Nedeni fark etmeksizin hangi bitki çayı türünü en çok tükettikleri sorulduğunda adaçayı yüzde 36 ile ilk sırada yer alırken onu yüzde 34 ile yeşilçay, yüzde 28 ile ıhlamur ve yüzde 24 ile papatya takip ediyor. En az tercih edilen bitki çaylarında kiraz ve ekinezya yüzde 3 ile sonunculuğu paylaşıyor.

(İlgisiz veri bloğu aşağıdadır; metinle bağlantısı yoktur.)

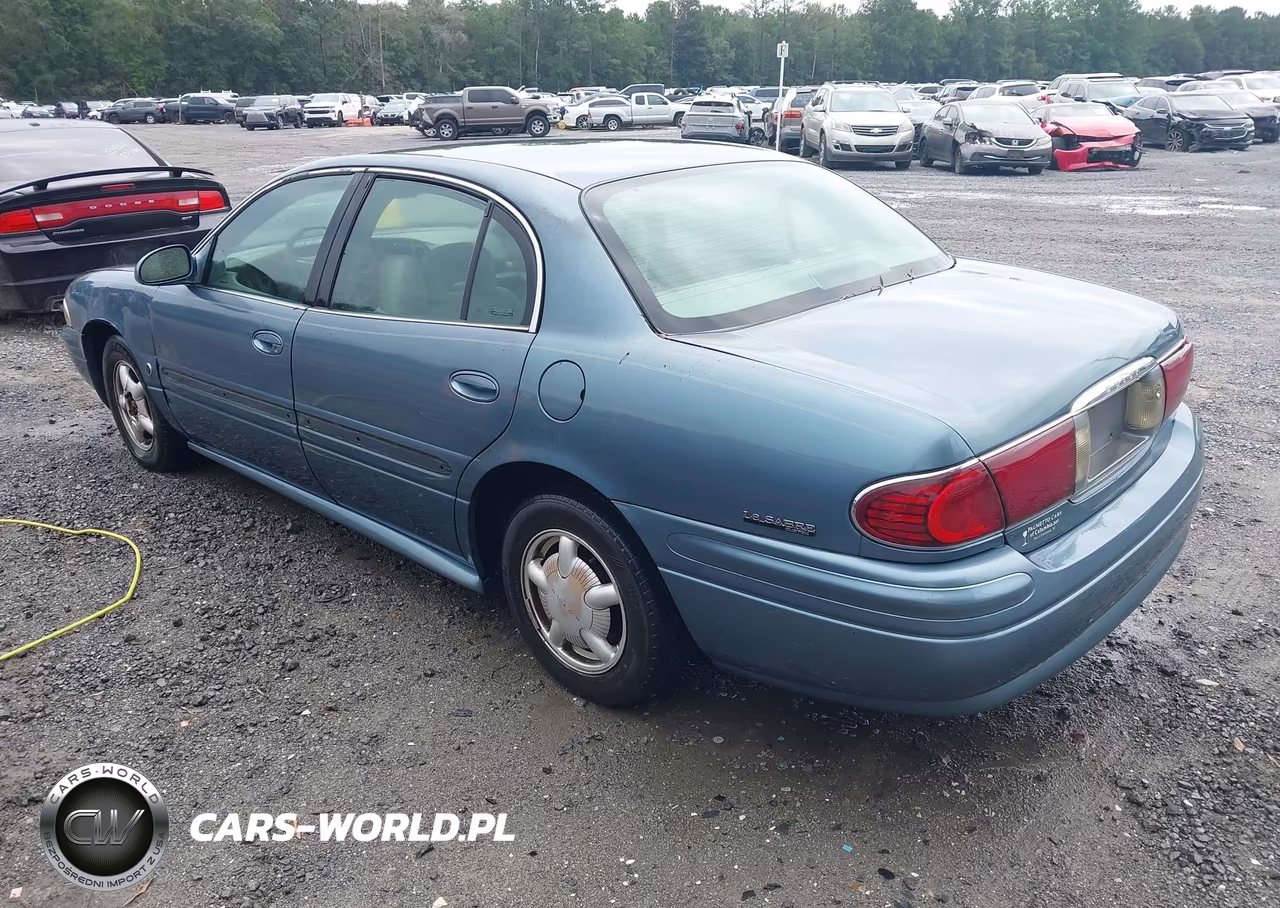 2000 Buick Lesabre Custom VIN:1G4HP54K3YU281718 - 3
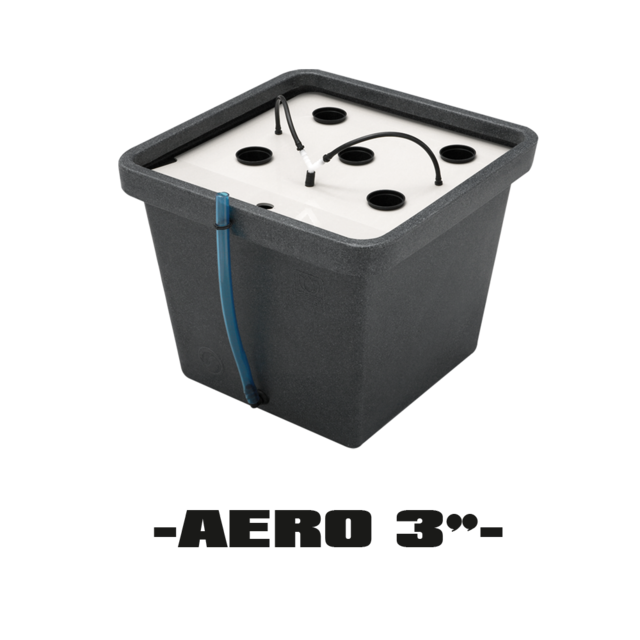 37004 TA, INSY01005, CultiMate-Aero 3" / complete aero system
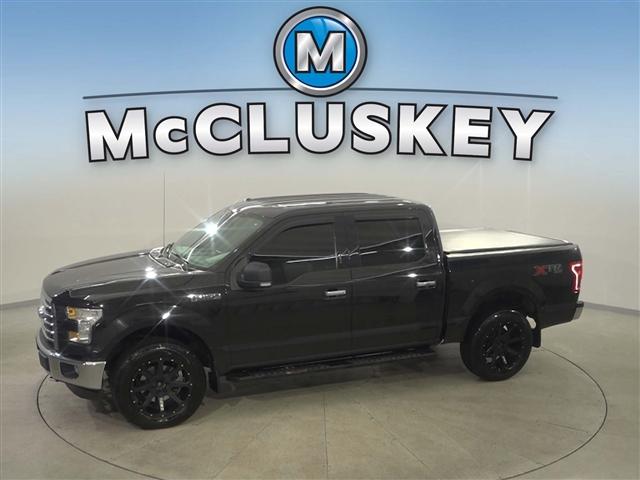 used 2015 Ford F-150 car, priced at $21,489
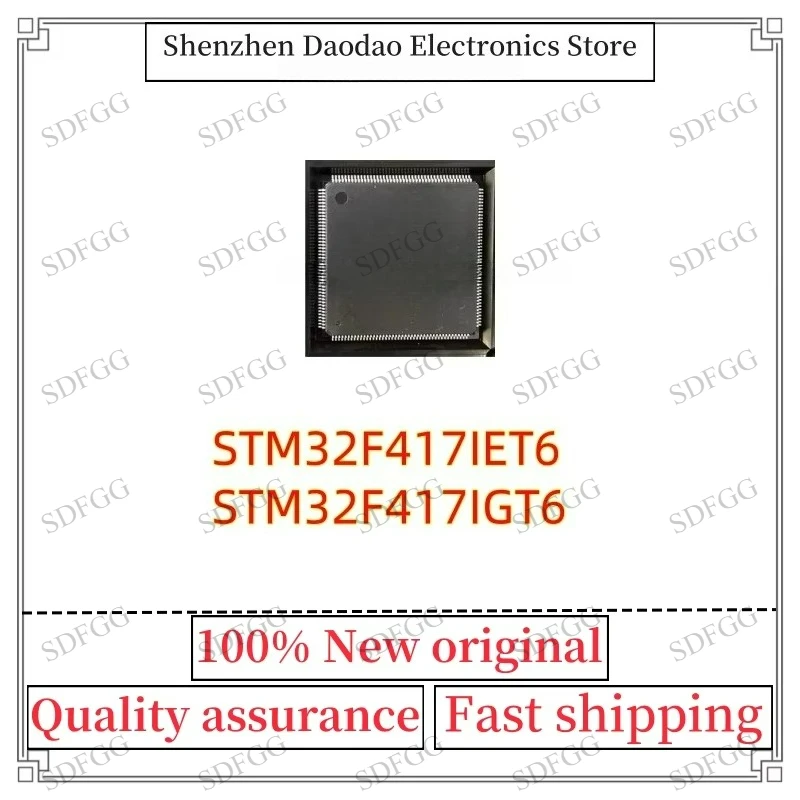 STM32F417IET6 STM32F417IGT6 LQFP-176 Microcontroller Chip IC New Original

Bazı gelenekler kolay unutulmuyor
Çaya eşlik eden ürünlerde simit geleneği yerini bisküvi ve kek türevlerine bıraktıysa da çayın yapılış şeklinde köklerden kopma henüz gerçekleşmemiş demek mümkün. Öyle ki teknoloji çok sevdiğimiz çaya ulaşmamızı hızlandıran kettle (yüzde 19) ve çay makinesi (yüzde 32) gibi buluşları gümüş tepsiyle bize sunsa da yüzde 90’ımız çayı demlikte yapmaya devam ediyoruz.
Çayın da organiği makbul!
Pandeminin nerede bulunduğu fark etmeksizin tüm tüketicilere kazandırdığı bir beklenti, tükettikleri ürünlerin organik ve sürdürülebilir kaynaklardan üretilmeleri oldu. Bu trend çay sektörüne de taşınırken tüketiciler yeni bir çay markasından ne bekledikleri sorulduğunda en çok organik/katkısız olmasına önem verdiklerini belirtiyor. Onu “hoş kokulu olması” ikinci sırada takip ederken tüm zamanların en önemli tercih faktörlerinden fiyat kendine yüzde 14 ile üçüncü sırada yer buluyor.